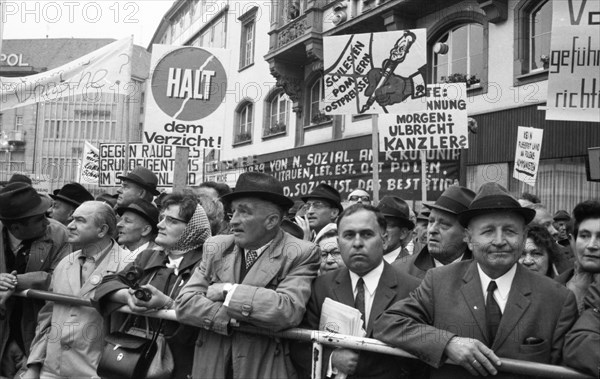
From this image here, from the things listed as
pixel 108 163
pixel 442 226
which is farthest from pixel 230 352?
pixel 108 163

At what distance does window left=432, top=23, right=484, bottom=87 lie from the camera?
1316 centimetres

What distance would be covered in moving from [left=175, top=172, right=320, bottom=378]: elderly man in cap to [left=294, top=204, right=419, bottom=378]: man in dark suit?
0.11m

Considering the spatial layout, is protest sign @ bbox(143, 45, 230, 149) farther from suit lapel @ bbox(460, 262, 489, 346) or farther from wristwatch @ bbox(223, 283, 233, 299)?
suit lapel @ bbox(460, 262, 489, 346)

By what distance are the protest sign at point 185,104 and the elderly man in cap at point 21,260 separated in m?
2.33

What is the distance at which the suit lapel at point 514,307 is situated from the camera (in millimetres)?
2766

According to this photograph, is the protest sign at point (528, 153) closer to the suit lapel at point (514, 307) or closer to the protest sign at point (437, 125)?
the protest sign at point (437, 125)

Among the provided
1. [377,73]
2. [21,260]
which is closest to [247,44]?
[377,73]

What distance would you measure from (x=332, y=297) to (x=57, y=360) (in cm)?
190

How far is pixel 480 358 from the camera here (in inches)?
104

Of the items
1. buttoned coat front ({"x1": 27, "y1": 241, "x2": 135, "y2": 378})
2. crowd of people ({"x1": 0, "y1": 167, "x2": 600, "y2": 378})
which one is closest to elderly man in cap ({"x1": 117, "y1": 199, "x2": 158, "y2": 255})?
crowd of people ({"x1": 0, "y1": 167, "x2": 600, "y2": 378})

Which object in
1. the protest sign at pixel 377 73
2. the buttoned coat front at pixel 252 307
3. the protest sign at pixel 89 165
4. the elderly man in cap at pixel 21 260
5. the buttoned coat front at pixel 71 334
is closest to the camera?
the buttoned coat front at pixel 252 307

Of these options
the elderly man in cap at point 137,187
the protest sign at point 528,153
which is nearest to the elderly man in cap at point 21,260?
the elderly man in cap at point 137,187

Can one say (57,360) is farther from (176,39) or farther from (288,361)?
(176,39)

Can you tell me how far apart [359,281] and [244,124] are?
20.3 meters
══════════════════════════════
What needs to be done => Please reproduce all of the records above word for word, leaving the pictures out.

Complete answer =>
From this image here, from the things listed as
pixel 108 163
pixel 442 226
which is farthest from pixel 230 352?
pixel 108 163

At what distance does window left=432, top=23, right=484, bottom=87 lie from the camera?
1316 centimetres

What distance would be covered in moving from [left=175, top=172, right=320, bottom=378]: elderly man in cap to [left=294, top=204, right=419, bottom=378]: man in dark suit?
0.11m

Considering the spatial layout, is protest sign @ bbox(143, 45, 230, 149) farther from suit lapel @ bbox(460, 262, 489, 346) or farther from wristwatch @ bbox(223, 283, 233, 299)?
suit lapel @ bbox(460, 262, 489, 346)

By what distance are the protest sign at point 185,104 and the elderly man in cap at point 21,260 separated in m?
2.33

What is the distance at which the suit lapel at point 514,307 is situated from the camera (in millimetres)?
2766

According to this photograph, is the protest sign at point (528, 153) closer to the suit lapel at point (514, 307) or closer to the protest sign at point (437, 125)?
the protest sign at point (437, 125)

Among the provided
1. [377,73]
2. [21,260]
which is closest to [247,44]?
[377,73]

What distance would you measure from (x=332, y=297) to (x=57, y=360) (in cm)?
190

How far is pixel 480 358 from the camera here (in inches)?
104

Of the items
1. buttoned coat front ({"x1": 27, "y1": 241, "x2": 135, "y2": 378})
2. crowd of people ({"x1": 0, "y1": 167, "x2": 600, "y2": 378})
which one is closest to elderly man in cap ({"x1": 117, "y1": 199, "x2": 158, "y2": 255})?
crowd of people ({"x1": 0, "y1": 167, "x2": 600, "y2": 378})

Which object in
1. the protest sign at pixel 377 73
2. the buttoned coat front at pixel 252 307
3. the protest sign at pixel 89 165
4. the elderly man in cap at pixel 21 260
5. the buttoned coat front at pixel 71 334
is closest to the camera?
the buttoned coat front at pixel 252 307

Of these options
the elderly man in cap at point 137,187
the protest sign at point 528,153
which is nearest to the elderly man in cap at point 21,260?
the elderly man in cap at point 137,187

Can one say (57,360) is farther from (176,39) or farther from (288,361)?
(176,39)

Can you tell me how far apart [359,281] and [244,124] are?
20.3 meters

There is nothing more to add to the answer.